Может быть, он заболел и ему необходимо ее присутствие? Необходимы ее теплые руки, ласковое слово, нежный взгляд? А может, с ним стряслась еще бо́льшая беда и он зовет ее на помощь, зовет, надеясь на нее, в то время как она отреклась от него, как Петр от Христа…
И Татьяна, доведенная до отчаяния, сказала ненавистной воспитательнице: да, она узнает этот почерк, она знает, от кого это письмо, она познакомилась с Олегом в Хороливке еще год тому назад, она любит его… Любит!.. Любит!.. Любит!.. Ты слышишь, противная, сухая вобла, соленая тарань, старая лягушка, Татьяна любит его и готова сейчас присягнуть в этом всему белому свету, целовать все кресты подряд, поклясться самыми страшными клятвами.
Вобла, тарань, лягушка подняла вверх длинные руки в черных рукавах: боже, что она слышит!.. Чтобы дочка священника, набожная, послушная девушка, краса училища, образец поведения, — и говорила такие богохульные, бесстыжие слова! Какой ужас!..
Она так и выплыла из комнаты с поднятыми вверх руками, будто шла на распятие, а не к начальнице — жаловаться на юную бунтовщицу, осмелившуюся сознаться в самом светлом из человеческих чувств.
Если бы это было раньше, до революции, Татьяну ни на минуту не оставили бы в училище. Рвал бы на себе волосы отец, плакала бы мать, сестры с осуждением посматривали бы на нее, только брат пожалел бы ее, как она всегда жалела его в тяжкие для него часы. Но теперь было другое время, и Татьяну оставили в училище. Ей только запретили выходить в город. Да еще по приказу начальницы отец Алексий наложил на нее епитимью: месяц ежедневно выстаивать по два часа, вымаливать у царя небесного прощение за плотскую, греховную любовь.
И она молилась, горячо и искренне. Стояла на коленях перед образом Христа, била поклоны, но мирское не отступалось от нее даже в церкви. Молодой бог смотрел на нее печальными глазами Олега: «Почему ты мне не отвечаешь, почему молчишь?» С замирающим сердцем, во время этих молитв она вся отдавалась мечтам о русом хлопце, который навсегда, казалось, вошел в ее жизнь.
Наконец закончился этот учебный год, показавшийся ей особенно длинным, — их отпустили на летние каникулы. И все они, до последней свободной минутки, принадлежали Олегу.
Запомнилась только поездка с отцом в Яреськи, к священнику Николаю, старому товарищу отца.
Она сидела за длинным столом в комнате с низким потолком, и ей было очень душно и надоедливо скучно. Хотя были открыты все окна, нагретый солнцем воздух не дышал прохладой, а обдавал теплом, словно из жаркой печки. Татьяна украдкой вытирала под столом мокрые от пота ладони и, смущаясь, отвечала односложно — «да», «нет» — на попытки соседа слева развлечь ее беседой.
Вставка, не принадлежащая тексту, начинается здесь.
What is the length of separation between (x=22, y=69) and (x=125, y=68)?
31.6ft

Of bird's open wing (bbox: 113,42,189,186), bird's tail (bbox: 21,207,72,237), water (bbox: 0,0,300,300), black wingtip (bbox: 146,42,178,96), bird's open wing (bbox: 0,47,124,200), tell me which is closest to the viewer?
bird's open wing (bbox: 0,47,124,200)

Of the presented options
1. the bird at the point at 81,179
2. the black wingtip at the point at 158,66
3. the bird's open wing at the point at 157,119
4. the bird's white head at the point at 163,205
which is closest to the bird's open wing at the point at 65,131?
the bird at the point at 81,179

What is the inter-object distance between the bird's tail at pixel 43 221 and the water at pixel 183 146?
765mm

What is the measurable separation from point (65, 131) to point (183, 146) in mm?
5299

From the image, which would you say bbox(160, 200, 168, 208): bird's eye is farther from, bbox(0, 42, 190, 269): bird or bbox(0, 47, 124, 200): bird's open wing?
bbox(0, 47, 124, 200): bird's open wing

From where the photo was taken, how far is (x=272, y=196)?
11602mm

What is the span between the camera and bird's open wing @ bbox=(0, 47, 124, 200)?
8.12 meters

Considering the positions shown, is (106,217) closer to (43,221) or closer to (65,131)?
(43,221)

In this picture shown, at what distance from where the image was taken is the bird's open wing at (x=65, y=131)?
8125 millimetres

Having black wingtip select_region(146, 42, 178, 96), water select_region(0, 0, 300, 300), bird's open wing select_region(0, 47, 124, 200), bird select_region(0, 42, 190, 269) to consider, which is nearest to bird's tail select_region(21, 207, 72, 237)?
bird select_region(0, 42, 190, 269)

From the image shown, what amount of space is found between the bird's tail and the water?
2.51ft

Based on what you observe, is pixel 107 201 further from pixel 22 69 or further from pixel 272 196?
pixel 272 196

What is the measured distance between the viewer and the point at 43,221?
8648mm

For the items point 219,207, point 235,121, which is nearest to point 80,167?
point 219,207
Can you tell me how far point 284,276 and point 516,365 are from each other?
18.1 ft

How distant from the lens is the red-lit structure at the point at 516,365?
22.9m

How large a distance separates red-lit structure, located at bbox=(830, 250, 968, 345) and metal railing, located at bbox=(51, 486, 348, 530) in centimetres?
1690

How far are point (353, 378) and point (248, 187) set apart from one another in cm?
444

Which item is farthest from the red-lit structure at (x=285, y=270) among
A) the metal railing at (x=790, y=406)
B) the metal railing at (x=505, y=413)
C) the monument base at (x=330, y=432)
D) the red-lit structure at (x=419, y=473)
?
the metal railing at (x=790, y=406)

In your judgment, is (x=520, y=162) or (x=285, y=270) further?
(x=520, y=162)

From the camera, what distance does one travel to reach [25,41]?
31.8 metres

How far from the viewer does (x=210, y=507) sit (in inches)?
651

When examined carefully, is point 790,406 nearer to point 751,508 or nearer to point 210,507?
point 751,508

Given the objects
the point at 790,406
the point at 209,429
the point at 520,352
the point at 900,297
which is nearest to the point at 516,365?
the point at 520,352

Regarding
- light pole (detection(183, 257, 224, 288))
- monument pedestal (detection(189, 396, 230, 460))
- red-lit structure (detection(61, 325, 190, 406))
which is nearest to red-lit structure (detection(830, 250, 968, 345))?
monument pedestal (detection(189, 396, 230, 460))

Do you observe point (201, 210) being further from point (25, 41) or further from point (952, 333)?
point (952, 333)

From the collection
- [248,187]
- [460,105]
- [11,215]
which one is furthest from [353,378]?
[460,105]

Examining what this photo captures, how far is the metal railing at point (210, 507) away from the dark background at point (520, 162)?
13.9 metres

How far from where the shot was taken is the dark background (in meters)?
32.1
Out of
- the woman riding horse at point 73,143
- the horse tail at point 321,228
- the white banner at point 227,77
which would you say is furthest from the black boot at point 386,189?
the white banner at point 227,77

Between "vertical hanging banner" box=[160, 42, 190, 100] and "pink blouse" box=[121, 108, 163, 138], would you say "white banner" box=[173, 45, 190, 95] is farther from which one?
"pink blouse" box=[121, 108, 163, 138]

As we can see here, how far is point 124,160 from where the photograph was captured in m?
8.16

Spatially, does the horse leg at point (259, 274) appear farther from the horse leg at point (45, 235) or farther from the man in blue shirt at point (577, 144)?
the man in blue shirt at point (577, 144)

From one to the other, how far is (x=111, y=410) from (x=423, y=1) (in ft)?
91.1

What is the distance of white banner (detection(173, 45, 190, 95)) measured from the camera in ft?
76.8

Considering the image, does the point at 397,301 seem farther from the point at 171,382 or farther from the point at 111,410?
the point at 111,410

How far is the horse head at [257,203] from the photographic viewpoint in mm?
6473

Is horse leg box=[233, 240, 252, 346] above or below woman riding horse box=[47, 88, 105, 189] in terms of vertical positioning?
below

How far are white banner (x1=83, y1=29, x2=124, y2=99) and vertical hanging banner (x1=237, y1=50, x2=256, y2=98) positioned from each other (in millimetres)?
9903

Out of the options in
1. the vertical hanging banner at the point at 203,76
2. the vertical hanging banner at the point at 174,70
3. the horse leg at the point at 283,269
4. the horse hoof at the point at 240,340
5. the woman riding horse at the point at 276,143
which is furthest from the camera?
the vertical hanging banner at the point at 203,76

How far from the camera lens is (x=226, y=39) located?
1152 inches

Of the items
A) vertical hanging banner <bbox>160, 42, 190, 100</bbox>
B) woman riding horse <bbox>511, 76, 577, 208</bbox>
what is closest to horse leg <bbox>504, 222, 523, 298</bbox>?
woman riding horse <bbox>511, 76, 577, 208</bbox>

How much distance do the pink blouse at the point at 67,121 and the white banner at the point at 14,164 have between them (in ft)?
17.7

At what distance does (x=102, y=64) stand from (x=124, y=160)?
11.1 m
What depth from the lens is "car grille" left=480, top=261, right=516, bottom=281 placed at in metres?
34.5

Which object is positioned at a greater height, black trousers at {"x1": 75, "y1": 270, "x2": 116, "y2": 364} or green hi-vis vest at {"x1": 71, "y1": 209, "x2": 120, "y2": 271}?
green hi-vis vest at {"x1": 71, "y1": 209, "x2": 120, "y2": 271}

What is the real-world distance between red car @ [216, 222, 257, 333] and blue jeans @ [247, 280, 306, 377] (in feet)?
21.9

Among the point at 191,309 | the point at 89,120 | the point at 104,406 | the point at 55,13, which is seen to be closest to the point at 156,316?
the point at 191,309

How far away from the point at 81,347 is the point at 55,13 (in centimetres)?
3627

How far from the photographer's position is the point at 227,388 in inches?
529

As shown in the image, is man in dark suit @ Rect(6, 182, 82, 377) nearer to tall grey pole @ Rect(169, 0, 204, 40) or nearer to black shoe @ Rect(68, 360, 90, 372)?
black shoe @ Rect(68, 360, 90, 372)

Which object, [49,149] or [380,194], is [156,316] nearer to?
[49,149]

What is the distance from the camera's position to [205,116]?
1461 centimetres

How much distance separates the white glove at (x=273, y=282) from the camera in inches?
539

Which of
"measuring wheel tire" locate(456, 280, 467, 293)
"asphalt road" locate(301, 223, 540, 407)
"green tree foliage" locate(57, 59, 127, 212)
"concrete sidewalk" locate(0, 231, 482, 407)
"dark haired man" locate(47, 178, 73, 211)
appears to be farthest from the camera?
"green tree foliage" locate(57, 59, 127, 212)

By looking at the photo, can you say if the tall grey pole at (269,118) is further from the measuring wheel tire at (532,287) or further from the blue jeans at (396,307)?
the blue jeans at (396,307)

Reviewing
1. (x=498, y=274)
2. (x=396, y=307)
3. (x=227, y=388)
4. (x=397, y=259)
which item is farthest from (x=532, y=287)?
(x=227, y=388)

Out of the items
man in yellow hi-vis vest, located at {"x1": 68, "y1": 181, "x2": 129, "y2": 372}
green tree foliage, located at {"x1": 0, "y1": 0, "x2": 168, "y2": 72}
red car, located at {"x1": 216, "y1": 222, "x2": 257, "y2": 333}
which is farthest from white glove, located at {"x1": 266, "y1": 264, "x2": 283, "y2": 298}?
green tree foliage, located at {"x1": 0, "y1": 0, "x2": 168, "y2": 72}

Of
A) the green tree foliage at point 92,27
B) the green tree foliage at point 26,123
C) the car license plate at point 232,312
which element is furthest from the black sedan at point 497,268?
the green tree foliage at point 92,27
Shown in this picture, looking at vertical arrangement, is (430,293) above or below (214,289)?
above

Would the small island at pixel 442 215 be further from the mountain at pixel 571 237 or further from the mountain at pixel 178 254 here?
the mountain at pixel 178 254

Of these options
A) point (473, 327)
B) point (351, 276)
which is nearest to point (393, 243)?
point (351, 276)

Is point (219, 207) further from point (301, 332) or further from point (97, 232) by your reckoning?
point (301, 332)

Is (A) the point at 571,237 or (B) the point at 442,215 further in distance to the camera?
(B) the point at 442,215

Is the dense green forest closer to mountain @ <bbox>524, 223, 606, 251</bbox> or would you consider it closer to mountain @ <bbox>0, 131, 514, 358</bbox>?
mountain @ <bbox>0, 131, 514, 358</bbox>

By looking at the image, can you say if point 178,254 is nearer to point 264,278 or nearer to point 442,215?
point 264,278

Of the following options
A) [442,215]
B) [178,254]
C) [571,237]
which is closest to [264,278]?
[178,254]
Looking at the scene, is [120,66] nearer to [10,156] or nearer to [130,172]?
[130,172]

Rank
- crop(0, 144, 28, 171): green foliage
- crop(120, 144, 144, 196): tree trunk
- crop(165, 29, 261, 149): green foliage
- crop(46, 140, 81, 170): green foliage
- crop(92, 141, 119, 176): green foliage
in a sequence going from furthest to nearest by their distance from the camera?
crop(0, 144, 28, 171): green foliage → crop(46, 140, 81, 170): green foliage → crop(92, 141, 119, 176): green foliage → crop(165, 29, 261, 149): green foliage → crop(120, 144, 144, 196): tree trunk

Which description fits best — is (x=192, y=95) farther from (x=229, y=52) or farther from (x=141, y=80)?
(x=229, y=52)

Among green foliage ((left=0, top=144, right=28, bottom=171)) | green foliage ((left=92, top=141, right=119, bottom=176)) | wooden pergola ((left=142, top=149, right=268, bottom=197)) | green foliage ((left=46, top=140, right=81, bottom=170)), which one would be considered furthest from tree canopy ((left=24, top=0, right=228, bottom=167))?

У него было обветренное, пропеченное солнцем лицо, густые усы пшеничного цвета, светлые глаза, выцветший на солнце чуб, обвисшие широкие плечи, полные зрелой мужской силы, и тихий, мягкий голос. Сосед ее был единственным среди гостей не в рясе или подряснике, а в светской одежде: белая сорочка, вышитая красными и черными нитками, облегала его могучую грудь, на ногах юфтевые сапоги, такие крепкие и надежные, что казались железными; у него были черные от земли, мозолистые руки с обломанными ногтями — руки пахаря.